Exercise prompt ▸ Give back only the lines in the records below from the one with "red blood cell" to the one with "image type = square", both inclusive, word for word.

Record extracts ▸
----

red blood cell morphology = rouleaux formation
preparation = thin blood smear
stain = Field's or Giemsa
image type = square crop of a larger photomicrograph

----

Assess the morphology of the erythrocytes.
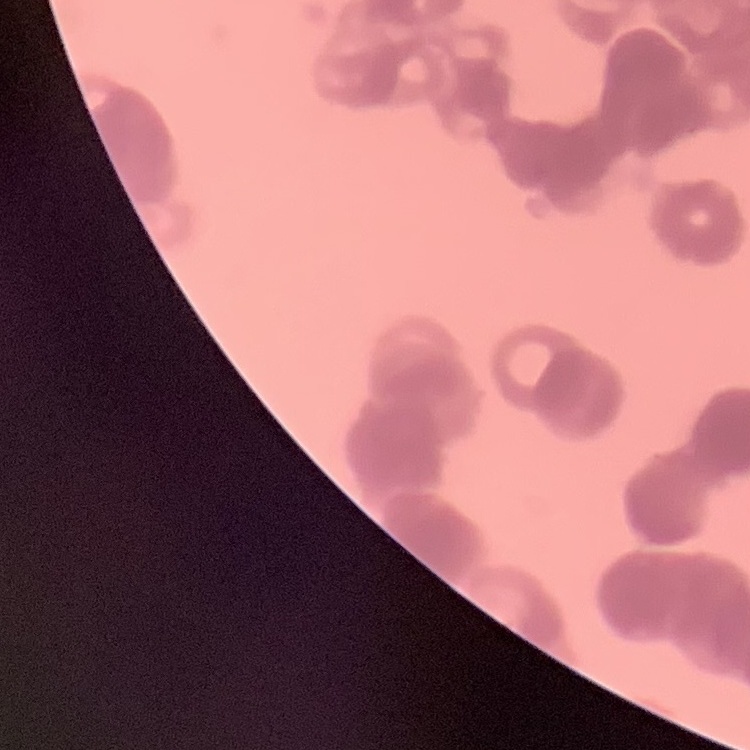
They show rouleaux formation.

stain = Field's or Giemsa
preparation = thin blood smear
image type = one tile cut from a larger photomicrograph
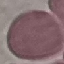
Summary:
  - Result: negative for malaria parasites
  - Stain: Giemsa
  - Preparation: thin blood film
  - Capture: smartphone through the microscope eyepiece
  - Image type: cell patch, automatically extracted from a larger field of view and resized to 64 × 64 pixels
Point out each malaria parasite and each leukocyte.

----

Result of this task ▸
red blood cell morphology = rouleaux formation
preparation = thin blood smear
stain = Field's or Giemsa
image type = square crop of a larger photomicrograph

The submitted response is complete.